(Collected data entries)
— Begin —

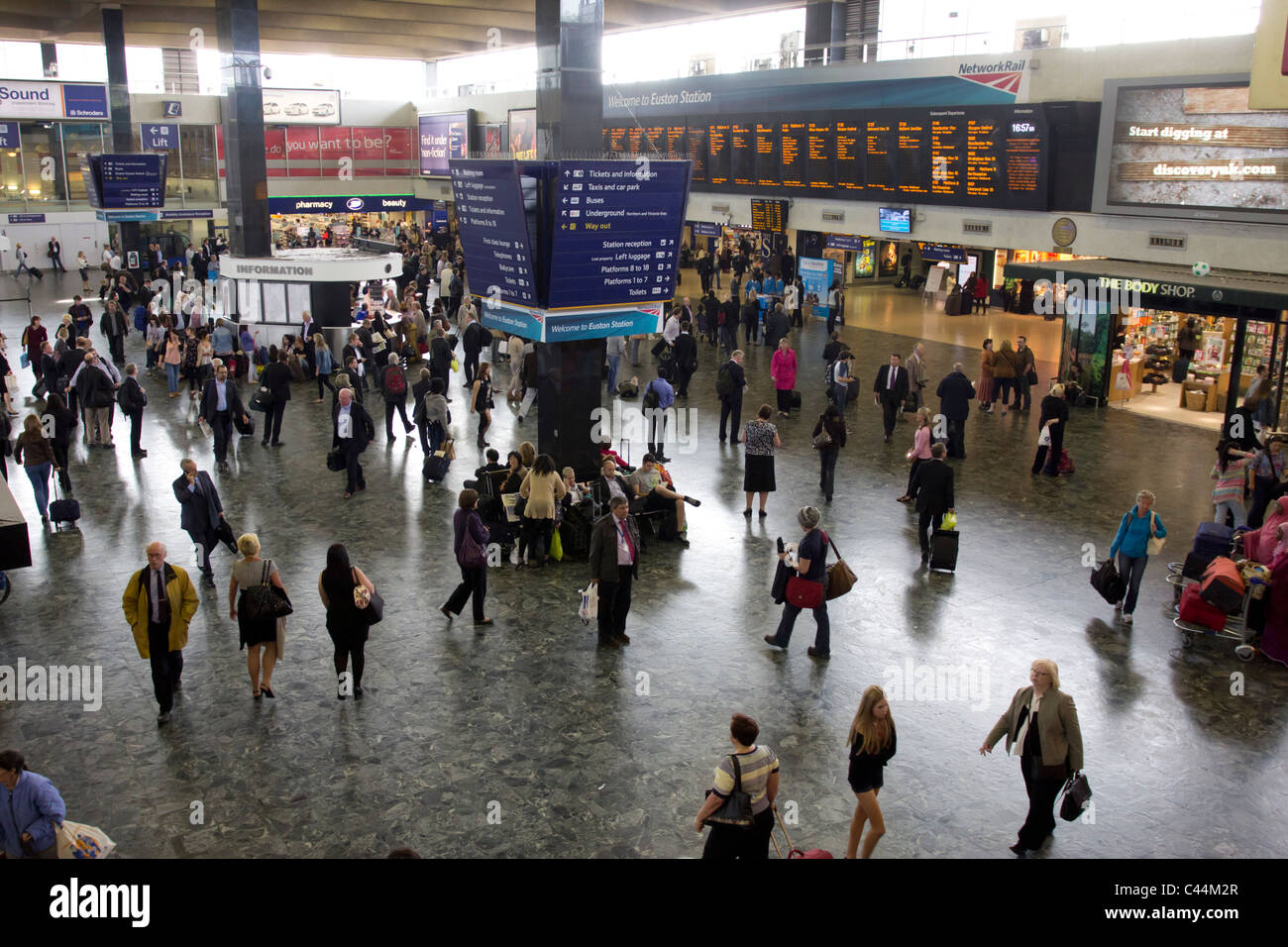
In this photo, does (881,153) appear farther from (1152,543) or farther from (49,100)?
(49,100)

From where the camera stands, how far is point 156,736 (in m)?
8.02

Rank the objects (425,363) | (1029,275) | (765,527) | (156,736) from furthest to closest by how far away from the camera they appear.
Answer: (425,363)
(1029,275)
(765,527)
(156,736)

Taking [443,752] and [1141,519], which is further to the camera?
[1141,519]

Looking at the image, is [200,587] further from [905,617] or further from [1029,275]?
→ [1029,275]

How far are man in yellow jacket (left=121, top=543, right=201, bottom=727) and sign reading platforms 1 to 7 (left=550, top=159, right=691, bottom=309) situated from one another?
5237 millimetres

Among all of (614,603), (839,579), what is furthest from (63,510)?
(839,579)

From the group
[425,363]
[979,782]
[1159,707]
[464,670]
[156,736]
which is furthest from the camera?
[425,363]

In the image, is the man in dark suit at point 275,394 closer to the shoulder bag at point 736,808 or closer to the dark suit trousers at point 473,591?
the dark suit trousers at point 473,591

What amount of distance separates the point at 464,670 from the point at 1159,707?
19.2 ft

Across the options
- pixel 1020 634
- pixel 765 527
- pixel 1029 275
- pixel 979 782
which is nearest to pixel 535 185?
pixel 765 527

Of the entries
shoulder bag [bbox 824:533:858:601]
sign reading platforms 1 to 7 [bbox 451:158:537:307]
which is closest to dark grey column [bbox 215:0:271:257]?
sign reading platforms 1 to 7 [bbox 451:158:537:307]

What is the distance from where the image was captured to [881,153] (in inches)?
938

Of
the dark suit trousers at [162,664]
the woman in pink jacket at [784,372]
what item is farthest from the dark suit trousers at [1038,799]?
the woman in pink jacket at [784,372]

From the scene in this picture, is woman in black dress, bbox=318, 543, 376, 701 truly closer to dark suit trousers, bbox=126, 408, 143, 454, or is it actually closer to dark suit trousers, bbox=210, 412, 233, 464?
dark suit trousers, bbox=210, 412, 233, 464
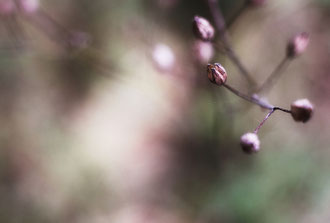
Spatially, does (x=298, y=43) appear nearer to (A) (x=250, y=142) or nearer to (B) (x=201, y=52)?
(B) (x=201, y=52)

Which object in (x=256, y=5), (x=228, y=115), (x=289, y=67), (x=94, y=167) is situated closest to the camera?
(x=256, y=5)

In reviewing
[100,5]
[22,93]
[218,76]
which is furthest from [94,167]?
[218,76]

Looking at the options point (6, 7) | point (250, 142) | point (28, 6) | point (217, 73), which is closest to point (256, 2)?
point (217, 73)

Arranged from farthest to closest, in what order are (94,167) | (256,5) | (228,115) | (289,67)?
(94,167)
(289,67)
(228,115)
(256,5)

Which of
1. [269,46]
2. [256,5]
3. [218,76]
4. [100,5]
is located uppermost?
[100,5]

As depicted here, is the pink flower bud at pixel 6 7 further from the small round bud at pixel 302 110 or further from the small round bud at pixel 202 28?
the small round bud at pixel 302 110

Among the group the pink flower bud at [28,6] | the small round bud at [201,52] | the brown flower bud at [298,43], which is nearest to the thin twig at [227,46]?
the small round bud at [201,52]

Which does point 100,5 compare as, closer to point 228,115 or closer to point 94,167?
point 94,167
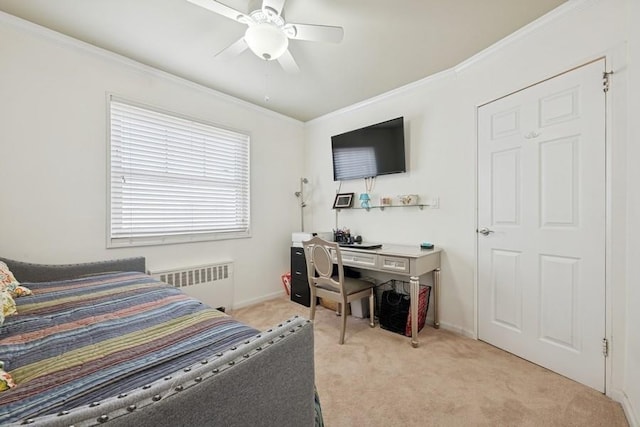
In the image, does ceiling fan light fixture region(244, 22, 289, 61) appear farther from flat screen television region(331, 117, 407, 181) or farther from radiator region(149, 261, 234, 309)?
radiator region(149, 261, 234, 309)

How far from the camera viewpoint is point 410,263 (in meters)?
2.30

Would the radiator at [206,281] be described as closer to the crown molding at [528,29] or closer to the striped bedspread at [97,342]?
the striped bedspread at [97,342]

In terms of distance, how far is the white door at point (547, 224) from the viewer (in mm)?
1697

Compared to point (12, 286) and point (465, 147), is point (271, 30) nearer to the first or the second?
point (465, 147)

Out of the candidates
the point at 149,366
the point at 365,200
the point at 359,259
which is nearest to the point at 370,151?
the point at 365,200

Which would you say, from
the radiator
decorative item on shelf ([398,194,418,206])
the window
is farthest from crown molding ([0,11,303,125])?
decorative item on shelf ([398,194,418,206])

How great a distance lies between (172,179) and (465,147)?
117 inches

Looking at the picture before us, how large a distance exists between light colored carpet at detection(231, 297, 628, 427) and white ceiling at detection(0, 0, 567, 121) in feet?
8.41

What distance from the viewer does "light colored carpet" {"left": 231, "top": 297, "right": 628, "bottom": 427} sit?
148 cm

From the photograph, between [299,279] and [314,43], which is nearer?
[314,43]

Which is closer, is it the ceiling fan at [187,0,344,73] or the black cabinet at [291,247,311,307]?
the ceiling fan at [187,0,344,73]

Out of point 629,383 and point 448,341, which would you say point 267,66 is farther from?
point 629,383

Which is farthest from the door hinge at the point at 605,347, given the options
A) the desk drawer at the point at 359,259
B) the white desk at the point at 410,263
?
the desk drawer at the point at 359,259

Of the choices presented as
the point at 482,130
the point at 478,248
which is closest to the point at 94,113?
the point at 482,130
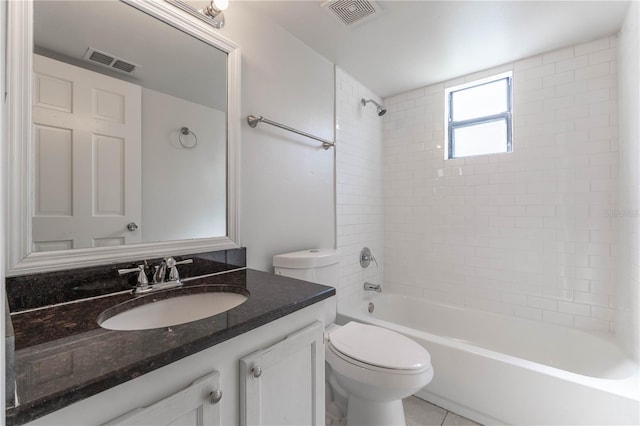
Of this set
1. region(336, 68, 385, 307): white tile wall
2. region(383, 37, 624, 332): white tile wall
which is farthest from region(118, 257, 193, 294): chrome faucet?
region(383, 37, 624, 332): white tile wall

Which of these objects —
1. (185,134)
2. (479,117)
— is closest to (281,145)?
(185,134)

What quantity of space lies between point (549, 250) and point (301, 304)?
81.7 inches

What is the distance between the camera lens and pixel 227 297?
3.84 ft

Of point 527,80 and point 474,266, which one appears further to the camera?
point 474,266

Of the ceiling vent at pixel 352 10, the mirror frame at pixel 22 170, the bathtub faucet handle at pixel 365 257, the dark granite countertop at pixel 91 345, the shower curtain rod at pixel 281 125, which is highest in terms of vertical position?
the ceiling vent at pixel 352 10

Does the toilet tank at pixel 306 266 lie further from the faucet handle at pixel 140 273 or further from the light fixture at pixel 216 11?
the light fixture at pixel 216 11

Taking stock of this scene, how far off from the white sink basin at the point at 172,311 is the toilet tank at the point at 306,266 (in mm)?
521

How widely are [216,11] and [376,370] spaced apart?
1.86 m

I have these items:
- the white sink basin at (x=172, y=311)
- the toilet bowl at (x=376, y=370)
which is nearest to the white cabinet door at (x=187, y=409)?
the white sink basin at (x=172, y=311)

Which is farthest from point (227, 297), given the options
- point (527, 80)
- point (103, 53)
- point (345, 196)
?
point (527, 80)

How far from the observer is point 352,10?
64.7 inches

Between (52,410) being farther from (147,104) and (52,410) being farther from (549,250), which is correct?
(549,250)

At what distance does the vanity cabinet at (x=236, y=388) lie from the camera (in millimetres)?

— End —

Work instructions →
Reproduce every line of the data above word for word, but leave the pictures out of your answer.

Exercise solution →
In this photo, does (881,153) appear farther from (1152,543) or farther from (49,100)?
(49,100)

From where the camera stands, how far is point 156,736 (in m)?
8.02

Rank the objects (425,363) | (1029,275) | (765,527) | (156,736) from furthest to closest by how far away from the camera they appear.
Answer: (425,363)
(1029,275)
(765,527)
(156,736)

Taking [443,752] and [1141,519], which is further to the camera?
[1141,519]

Looking at the image, is [200,587] further from [905,617] or further from [1029,275]?
→ [1029,275]

How far are man in yellow jacket (left=121, top=543, right=201, bottom=727) and sign reading platforms 1 to 7 (left=550, top=159, right=691, bottom=309) situated from one another?
5237 millimetres

Among all of (614,603), (839,579), what is furthest from (63,510)?
(839,579)

From the group
[425,363]
[979,782]
[1159,707]
[464,670]
[156,736]
which is furthest from the camera?
[425,363]

In the image, is the man in dark suit at point 275,394 closer to the shoulder bag at point 736,808 or closer to the dark suit trousers at point 473,591?
the dark suit trousers at point 473,591

What amount of distance separates the point at 464,670 from the point at 1159,707?
19.2 ft

Across the options
- pixel 1020 634
- pixel 765 527
- pixel 1029 275
- pixel 979 782
which is nearest to pixel 535 185?
pixel 765 527

Of the entries
shoulder bag [bbox 824:533:858:601]
sign reading platforms 1 to 7 [bbox 451:158:537:307]
which is closest to dark grey column [bbox 215:0:271:257]?
sign reading platforms 1 to 7 [bbox 451:158:537:307]

What is the distance from where the image was captured to [881,153] (in inches)?
938

Of
the dark suit trousers at [162,664]
the woman in pink jacket at [784,372]
what item is farthest from the dark suit trousers at [1038,799]?
the woman in pink jacket at [784,372]

From the scene in this picture, is woman in black dress, bbox=318, 543, 376, 701 truly closer to dark suit trousers, bbox=126, 408, 143, 454, or is it actually closer to dark suit trousers, bbox=210, 412, 233, 464?
dark suit trousers, bbox=210, 412, 233, 464
Spatially, does (x=298, y=43) appear nearer to (A) (x=250, y=142) or nearer to (B) (x=201, y=52)?
(B) (x=201, y=52)

Which object in (x=256, y=5), (x=228, y=115), (x=289, y=67), (x=94, y=167) is situated closest to the camera?
(x=256, y=5)

In reviewing
[100,5]
[22,93]
[218,76]
which is furthest from [94,167]?
[218,76]

Looking at the options point (6, 7) | point (250, 142) | point (28, 6) | point (217, 73), which is closest to point (256, 2)?
point (217, 73)

Arranged from farthest to closest, in what order are (94,167) | (256,5) | (228,115) | (289,67)?
(94,167)
(289,67)
(228,115)
(256,5)

Which of
1. [269,46]
2. [256,5]
3. [218,76]
4. [100,5]
is located uppermost?
[100,5]

As depicted here, is the pink flower bud at pixel 6 7 further from the small round bud at pixel 302 110 or further from the small round bud at pixel 202 28?
the small round bud at pixel 302 110

Among the group the pink flower bud at [28,6] | the small round bud at [201,52] | the brown flower bud at [298,43], which is nearest to the thin twig at [227,46]?
the small round bud at [201,52]

Which does point 100,5 compare as, closer to point 228,115 or closer to point 94,167?
point 94,167
In the image, does ceiling fan light fixture region(244, 22, 289, 61) appear farther from flat screen television region(331, 117, 407, 181) or farther from radiator region(149, 261, 234, 309)?
radiator region(149, 261, 234, 309)

How far from the camera viewpoint is point 410,263 (in meters)?
2.30

Would the radiator at [206,281] be described as closer to the crown molding at [528,29] or closer to the striped bedspread at [97,342]?
the striped bedspread at [97,342]

In terms of distance, how far is the white door at point (547, 224) from the viewer (in mm)?
1697

Compared to point (12, 286) and point (465, 147), is point (271, 30) nearer to the first or the second?
point (465, 147)

Out of the candidates
the point at 149,366
the point at 365,200
the point at 359,259
which is nearest to the point at 370,151?
the point at 365,200

Which would you say, from
the radiator
decorative item on shelf ([398,194,418,206])
the window
is farthest from crown molding ([0,11,303,125])?
decorative item on shelf ([398,194,418,206])

How great a distance lies between (172,179) and (465,147)?
117 inches

Looking at the picture before us, how large a distance exists between light colored carpet at detection(231, 297, 628, 427) and white ceiling at detection(0, 0, 567, 121) in feet?
8.41

What distance from the viewer does "light colored carpet" {"left": 231, "top": 297, "right": 628, "bottom": 427} sit?
148 cm

From the photograph, between [299,279] and [314,43], which is nearer?
[314,43]

Which is closer, is it the ceiling fan at [187,0,344,73] or the black cabinet at [291,247,311,307]?
the ceiling fan at [187,0,344,73]

Out of point 629,383 and point 448,341, which would you say point 267,66 is farther from?
point 629,383

Which is farthest from the door hinge at the point at 605,347, given the options
A) the desk drawer at the point at 359,259
B) the white desk at the point at 410,263
?
the desk drawer at the point at 359,259

Of the choices presented as
the point at 482,130
the point at 478,248
which is closest to the point at 94,113?
the point at 482,130
Of this set
1. region(336, 68, 385, 307): white tile wall
2. region(383, 37, 624, 332): white tile wall
which is farthest from region(118, 257, 193, 294): chrome faucet?
region(383, 37, 624, 332): white tile wall

Which of these objects —
1. (185,134)
2. (479,117)
— is closest to (281,145)?
(185,134)

What quantity of space lies between point (549, 250) and point (301, 304)?
81.7 inches

What is the distance between the camera lens and pixel 227 297?
3.84 ft

Of point 527,80 and point 474,266, which one appears further to the camera?
point 474,266

Of the ceiling vent at pixel 352 10, the mirror frame at pixel 22 170, the bathtub faucet handle at pixel 365 257, the dark granite countertop at pixel 91 345, the shower curtain rod at pixel 281 125, which is highest in terms of vertical position?
the ceiling vent at pixel 352 10

Does the toilet tank at pixel 306 266 lie further from the faucet handle at pixel 140 273 or further from the light fixture at pixel 216 11?
the light fixture at pixel 216 11

Taking stock of this scene, how far off from the white sink basin at the point at 172,311 is the toilet tank at the point at 306,266 (in mm)?
521

How widely are [216,11] and [376,370] spaced apart?
1.86 m

I have these items:
- the white sink basin at (x=172, y=311)
- the toilet bowl at (x=376, y=370)
which is nearest to the white cabinet door at (x=187, y=409)?
the white sink basin at (x=172, y=311)

Which is farthest from point (227, 297), given the options
- point (527, 80)
- point (103, 53)
- point (345, 196)
?
point (527, 80)

How far from the observer is point 352,10?
64.7 inches

Between (52,410) being farther from (147,104) and (52,410) being farther from (549,250), which is correct?
(549,250)

At what distance does the vanity cabinet at (x=236, y=388) lie from the camera (in millimetres)?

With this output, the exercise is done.